▶ _Instructions for the task_:
Output the whole listing exactly, with no pictures.

▶ _Data_:
---*---
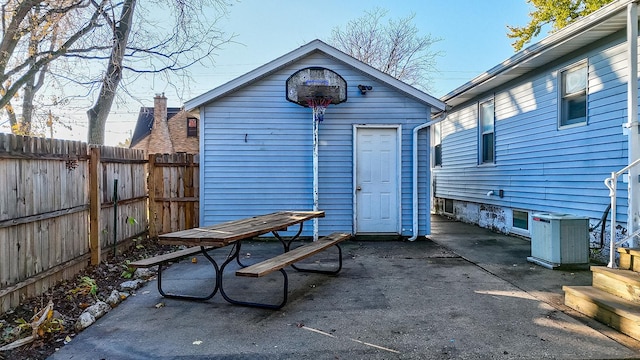 back of house with central air condition unit and an outbuilding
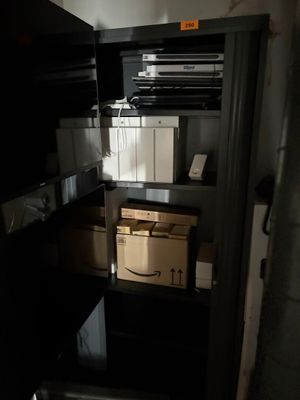 une porte ouverte donnant sur une petite pièce où se trouve une étagère remplie de cartons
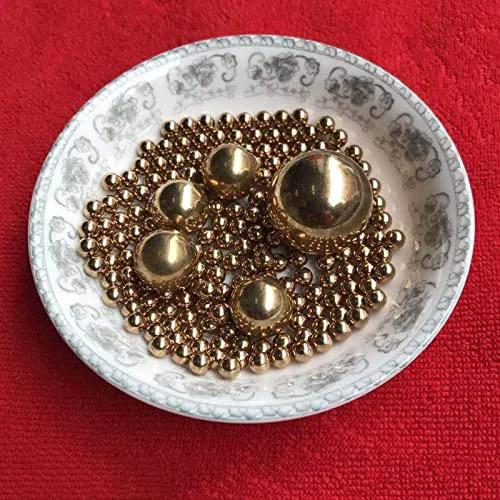 Plate of 15.8mm 20pcs Solid Pure Copper Balls - Brass Ball Bead, showcasing shiny copper beads, suitable for machinery and art projects.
---*---
▶ _Result below_:
 back of house with central air condition unit and an outbuilding
 une porte ouverte donnant sur une petite pièce où se trouve une étagère remplie de cartons
 Plate of 15.8mm 20pcs Solid Pure Copper Balls - Brass Ball Bead, showcasing shiny copper beads, suitable for machinery and art projects.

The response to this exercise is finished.